# Synergistic potential and apoptosis induction of Bunium persicum essential oil and its pure components, cuminaldehyde and γ-terpinene, in combination with fluconazole on Candida albicans isolates: in vitro and in silico evaluation

**Authors:** Mahsa Asgar, Mehdi Bamorovat, Seyyed Amin Ayatollahi Mosavi, Fatemeh Sharifi, Ehsan Salarkia, Ali Karamoozian, Sanaz Hadizadeh, Setareh Agha Kuchak Afshari

PMC · DOI: 10.22034/cmm.2025.345248.1636 · Current Medical Mycology · 2025-08-10

## TL;DR

This study shows that combining Bunium persicum essential oil and its components with fluconazole can enhance antifungal effects and induce cell death in Candida albicans.

## Contribution

The study demonstrates the synergistic and apoptotic potential of natural compounds with fluconazole against resistant Candida isolates.

## Key findings

- Cuminaldehyde showed the lowest minimum inhibitory and fungicidal concentrations compared to other agents.
- Fluconazole combined with cuminaldehyde had the highest synergistic effect (63.6%) against Candida isolates.
- Molecular docking confirmed that cuminaldehyde and γ-terpinene interact with lanosterol 14-alpha-demethylase.

## Abstract

Fluconazole resistance in Candida species is on the rise, posing a significant clinical challenge. There is a growing interest in using complementary therapies, especially those
 from natural sources.

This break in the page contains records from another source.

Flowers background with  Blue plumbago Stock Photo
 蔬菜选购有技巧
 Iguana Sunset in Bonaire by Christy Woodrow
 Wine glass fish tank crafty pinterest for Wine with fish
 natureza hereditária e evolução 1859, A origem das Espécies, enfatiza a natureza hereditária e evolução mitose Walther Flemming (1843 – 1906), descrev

This study aimed to evaluate the synergistic and apoptotic effects of Bunium persicum essential oil (BPEO) and its two pure components,
cuminaldehyde (CA) and γ-terpinene (γ-TPN), combined with fluconazole (FLC) on susceptible and resistant C. albicans isolates. Moreover, molecular docking was used to study the interactions between lanosterol 14-alpha-demethylase and each agent.

The BPEO was prepared using the Clevenger apparatus and the hydro-distillation method. The in vitro antifungal activity was evaluated according to the Clinical and
Laboratory Standards Institute guideline (M60). The checkerboard and isobologram assays assessed the interaction between BPEO, CA, γ-TPN, and FLC.
The necrotic and apoptotic effects of different agents were analyzed using a flow cytometry assay. An in-silico study was performed to examine the receptor-ligand interaction.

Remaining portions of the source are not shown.